Nowadays, smoking is considered to be one of the unhealthiest of human behaviors and the most hazardous of addictions. Recently, considerable attention has been focused on the harmful effect of “passive” smoking, confirming ETS as a serious and substantial public health problem, with particular impact on respiratory health of children.20, 21 Some studies have also demonstrated this effect in adults.22 Exposure to passive smoke, contributes to the occurrence of diseases of the lower and higher airways, asthma, wheeze, lung lesions detectable in computer tomography, as well as lung function impairment.23, 24, 25 In the case of passive smokers, the risk of the occurrence of chronic obstructive pulmonary disease is significantly higher. Worldwide, 40% children, 33% male non-smokers and 35% female nonsmokers were exposed to ETS in 2004. This exposure was estimated to have caused 603,000 deaths, which was about 1% of worldwide mortality By 2020, this disease is probably going to be the top third cause of mortality.26, 27

FEF25-75 indicates flow rates in small airways, i.e. airways with internal diameters less than 2 mm, which is reduced in both restrictive and obstructive diseases.28 The present study showed significant reduction of FEF25-75 values in passive smokers (P=0.001). It is in agreement with previous studies29, 30 showing that FEF25-75 values were significantly decreased in passive smokers. White et al"31 reported small airways dysfunction with a 14% reduction in FEF25-75 in non-smokers exposed to environmental tobacco smoke; Kauffman et al32 studied the effect of exposure to cigarette smoke at home on lung function in French men and showed a 6% fall in FEF25-75, Masi et al'33 found adverse effects of passive smoking on FEF25-75 in young men (aged 15- 35). Our results were in agreement the findings of White et al., Kauffman et al., Masi et al. Another study done by Casale et al,34 who investigated the effects of passive smoking on lung function of children aged 6-11 years old, and found the FEF25-75 to be significantly reduced in study group.

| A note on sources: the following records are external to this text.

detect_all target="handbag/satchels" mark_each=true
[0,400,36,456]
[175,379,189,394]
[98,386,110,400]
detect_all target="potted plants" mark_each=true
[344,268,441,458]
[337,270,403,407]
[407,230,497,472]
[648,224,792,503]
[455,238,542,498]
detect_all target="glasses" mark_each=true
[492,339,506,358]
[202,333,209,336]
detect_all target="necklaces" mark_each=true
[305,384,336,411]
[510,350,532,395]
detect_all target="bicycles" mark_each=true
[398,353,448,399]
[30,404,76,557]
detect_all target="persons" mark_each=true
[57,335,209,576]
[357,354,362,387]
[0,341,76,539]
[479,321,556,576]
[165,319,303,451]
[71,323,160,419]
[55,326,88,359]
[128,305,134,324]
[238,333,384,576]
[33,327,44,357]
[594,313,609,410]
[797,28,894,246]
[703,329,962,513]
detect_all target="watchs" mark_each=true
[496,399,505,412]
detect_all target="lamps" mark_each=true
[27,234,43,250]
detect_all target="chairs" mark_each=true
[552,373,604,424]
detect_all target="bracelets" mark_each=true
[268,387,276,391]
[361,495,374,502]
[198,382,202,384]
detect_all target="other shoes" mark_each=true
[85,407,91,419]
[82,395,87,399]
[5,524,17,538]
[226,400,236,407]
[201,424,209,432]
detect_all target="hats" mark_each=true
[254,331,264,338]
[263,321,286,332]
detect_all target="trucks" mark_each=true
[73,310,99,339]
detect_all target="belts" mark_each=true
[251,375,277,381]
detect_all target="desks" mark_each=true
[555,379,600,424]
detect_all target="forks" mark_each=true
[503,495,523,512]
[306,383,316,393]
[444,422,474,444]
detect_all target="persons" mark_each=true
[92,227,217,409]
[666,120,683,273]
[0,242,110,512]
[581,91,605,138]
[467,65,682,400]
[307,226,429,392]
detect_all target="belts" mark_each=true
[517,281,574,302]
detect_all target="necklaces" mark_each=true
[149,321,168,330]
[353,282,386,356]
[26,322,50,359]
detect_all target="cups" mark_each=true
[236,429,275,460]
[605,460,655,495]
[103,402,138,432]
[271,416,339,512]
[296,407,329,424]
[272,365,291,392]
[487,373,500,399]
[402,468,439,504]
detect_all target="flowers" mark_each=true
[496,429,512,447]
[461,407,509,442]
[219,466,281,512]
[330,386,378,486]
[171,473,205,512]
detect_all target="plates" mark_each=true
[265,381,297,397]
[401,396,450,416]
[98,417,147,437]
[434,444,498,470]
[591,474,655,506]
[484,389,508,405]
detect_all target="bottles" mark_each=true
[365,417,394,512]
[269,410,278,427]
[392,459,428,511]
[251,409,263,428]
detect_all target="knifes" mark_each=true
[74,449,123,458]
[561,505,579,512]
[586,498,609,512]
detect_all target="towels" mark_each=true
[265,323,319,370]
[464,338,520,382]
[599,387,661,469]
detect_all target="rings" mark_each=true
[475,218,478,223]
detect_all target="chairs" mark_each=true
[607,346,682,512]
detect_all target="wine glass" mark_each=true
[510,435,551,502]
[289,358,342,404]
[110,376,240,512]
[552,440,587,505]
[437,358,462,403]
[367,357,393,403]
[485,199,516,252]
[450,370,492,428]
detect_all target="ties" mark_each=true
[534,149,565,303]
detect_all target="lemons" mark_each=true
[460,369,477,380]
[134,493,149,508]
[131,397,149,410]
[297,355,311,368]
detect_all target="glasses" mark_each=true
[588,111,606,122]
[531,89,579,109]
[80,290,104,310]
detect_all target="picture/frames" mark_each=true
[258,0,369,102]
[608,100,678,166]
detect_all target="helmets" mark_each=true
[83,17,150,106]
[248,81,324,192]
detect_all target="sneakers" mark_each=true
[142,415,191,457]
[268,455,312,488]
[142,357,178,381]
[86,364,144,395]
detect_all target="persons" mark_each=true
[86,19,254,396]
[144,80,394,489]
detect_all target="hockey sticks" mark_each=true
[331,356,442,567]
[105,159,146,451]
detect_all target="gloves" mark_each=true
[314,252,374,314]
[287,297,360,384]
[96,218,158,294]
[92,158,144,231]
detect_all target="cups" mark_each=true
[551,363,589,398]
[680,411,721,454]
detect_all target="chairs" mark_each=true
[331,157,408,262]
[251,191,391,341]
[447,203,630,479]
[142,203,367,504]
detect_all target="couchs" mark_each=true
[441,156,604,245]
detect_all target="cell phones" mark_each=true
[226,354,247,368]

MVV (L/min) is a dynamic and scientific method for measurements of respiration muscles capacity and indeed, is a test for evaluation of human respiration system. The MVV was formerly called the maximum breathing capacity(MBC) is the largest volume of gas that can be moved in and out of the lungs in one minute by voluntary effort. The normal MVV is 125-170 l/min.35 In the present study, the MVV was decreased when compare to control group but it was not statistically significant. In the present study, VC was decreased in passive smokers and smokers, but it did not reach the level of statistical significance in passive smokers but it was significantly decreased in active smokers. It is in agreement with Gupta D et al18 who couldn’t able to find out significant changes in VC among passive smokers.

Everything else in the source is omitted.